Directions
Format the lines of the items from the one containing "How far is point" through the final line, inclusive, as a Markdown table with a Row column for the row number and a Text column for the line, leaving out blank lines.

════════════════

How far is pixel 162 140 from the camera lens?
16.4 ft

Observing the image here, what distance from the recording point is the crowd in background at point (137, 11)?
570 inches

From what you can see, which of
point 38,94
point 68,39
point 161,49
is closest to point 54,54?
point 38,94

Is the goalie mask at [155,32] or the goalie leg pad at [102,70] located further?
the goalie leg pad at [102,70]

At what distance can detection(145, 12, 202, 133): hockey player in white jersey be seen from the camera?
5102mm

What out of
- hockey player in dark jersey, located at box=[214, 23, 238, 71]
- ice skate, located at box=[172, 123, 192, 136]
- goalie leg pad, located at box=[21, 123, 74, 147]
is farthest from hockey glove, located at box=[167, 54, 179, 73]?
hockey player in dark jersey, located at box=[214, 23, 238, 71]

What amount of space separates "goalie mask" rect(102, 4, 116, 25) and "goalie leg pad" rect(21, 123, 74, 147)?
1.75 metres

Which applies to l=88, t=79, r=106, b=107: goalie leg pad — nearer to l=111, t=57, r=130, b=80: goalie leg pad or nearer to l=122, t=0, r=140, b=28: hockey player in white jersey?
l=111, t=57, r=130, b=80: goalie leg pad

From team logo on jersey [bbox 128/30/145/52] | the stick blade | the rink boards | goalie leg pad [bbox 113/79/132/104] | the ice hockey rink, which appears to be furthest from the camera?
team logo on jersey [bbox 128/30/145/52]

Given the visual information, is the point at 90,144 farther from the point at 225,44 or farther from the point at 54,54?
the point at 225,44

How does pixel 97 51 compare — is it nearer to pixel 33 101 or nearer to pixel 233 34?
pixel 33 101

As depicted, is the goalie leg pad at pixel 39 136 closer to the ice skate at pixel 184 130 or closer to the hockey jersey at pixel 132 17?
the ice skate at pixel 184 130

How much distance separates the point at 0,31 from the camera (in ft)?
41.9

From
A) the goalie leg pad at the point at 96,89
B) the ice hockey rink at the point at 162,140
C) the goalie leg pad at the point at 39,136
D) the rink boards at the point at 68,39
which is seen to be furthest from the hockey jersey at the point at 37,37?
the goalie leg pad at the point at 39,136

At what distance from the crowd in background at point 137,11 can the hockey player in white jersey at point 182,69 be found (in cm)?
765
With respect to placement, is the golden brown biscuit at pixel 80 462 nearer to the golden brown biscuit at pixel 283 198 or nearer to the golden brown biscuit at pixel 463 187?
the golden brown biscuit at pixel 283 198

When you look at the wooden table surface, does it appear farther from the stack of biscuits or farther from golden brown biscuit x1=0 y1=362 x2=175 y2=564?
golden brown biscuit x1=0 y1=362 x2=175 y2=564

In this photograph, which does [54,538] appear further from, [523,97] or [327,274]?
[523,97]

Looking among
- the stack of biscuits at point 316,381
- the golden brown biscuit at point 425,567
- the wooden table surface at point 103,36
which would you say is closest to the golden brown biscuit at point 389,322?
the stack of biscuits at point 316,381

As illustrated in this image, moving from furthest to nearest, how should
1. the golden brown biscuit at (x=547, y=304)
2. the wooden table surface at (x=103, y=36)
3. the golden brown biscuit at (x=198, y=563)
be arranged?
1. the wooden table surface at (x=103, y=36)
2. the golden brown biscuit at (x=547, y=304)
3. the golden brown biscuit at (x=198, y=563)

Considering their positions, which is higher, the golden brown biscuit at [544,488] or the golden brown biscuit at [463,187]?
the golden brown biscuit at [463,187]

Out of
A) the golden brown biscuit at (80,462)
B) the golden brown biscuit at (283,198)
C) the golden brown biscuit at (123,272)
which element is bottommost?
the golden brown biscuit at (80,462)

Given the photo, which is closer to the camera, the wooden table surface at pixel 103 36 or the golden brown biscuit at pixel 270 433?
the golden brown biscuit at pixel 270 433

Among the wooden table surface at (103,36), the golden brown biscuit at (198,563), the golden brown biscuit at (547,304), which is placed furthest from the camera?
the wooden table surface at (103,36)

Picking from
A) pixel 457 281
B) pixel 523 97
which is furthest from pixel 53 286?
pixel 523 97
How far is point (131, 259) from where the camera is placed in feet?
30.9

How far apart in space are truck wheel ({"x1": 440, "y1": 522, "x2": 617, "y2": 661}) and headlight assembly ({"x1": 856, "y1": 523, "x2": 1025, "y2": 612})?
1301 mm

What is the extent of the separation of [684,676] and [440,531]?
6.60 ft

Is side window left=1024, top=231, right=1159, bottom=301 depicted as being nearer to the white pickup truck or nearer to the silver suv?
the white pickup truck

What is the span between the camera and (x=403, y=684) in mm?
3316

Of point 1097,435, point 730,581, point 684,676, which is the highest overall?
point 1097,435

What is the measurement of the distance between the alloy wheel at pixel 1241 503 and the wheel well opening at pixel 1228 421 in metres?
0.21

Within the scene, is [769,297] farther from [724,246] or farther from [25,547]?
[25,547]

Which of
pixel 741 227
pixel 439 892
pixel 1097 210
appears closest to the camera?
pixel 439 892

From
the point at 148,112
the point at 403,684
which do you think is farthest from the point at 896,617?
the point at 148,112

════════════════

Written solution
| Row | Text |
|---|---|
| 1 | How far is point (131, 259) from where the camera is placed in feet? |
| 2 | 30.9 |
| 3 | How far apart in space are truck wheel ({"x1": 440, "y1": 522, "x2": 617, "y2": 661}) and headlight assembly ({"x1": 856, "y1": 523, "x2": 1025, "y2": 612})? |
| 4 | 1301 mm |
| 5 | What is the extent of the separation of [684,676] and [440,531]? |
| 6 | 6.60 ft |
| 7 | Is side window left=1024, top=231, right=1159, bottom=301 depicted as being nearer to the white pickup truck or nearer to the silver suv? |
| 8 | the white pickup truck |
| 9 | What is the span between the camera and (x=403, y=684) in mm? |
| 10 | 3316 |
| 11 | Of point 1097,435, point 730,581, point 684,676, which is the highest overall? |
| 12 | point 1097,435 |
| 13 | What is the measurement of the distance between the alloy wheel at pixel 1241 503 and the wheel well opening at pixel 1228 421 in metres? |
| 14 | 0.21 |
| 15 | Within the scene, is [769,297] farther from [724,246] or farther from [25,547]? |
| 16 | [25,547] |
| 17 | Which of |
| 18 | pixel 741 227 |
| 19 | pixel 439 892 |
| 20 | pixel 1097 210 |
| 21 | appears closest to the camera? |
| 22 | pixel 439 892 |
| 23 | From |
| 24 | the point at 148,112 |
| 25 | the point at 403,684 |
| 26 | which do you think is farthest from the point at 896,617? |
| 27 | the point at 148,112 |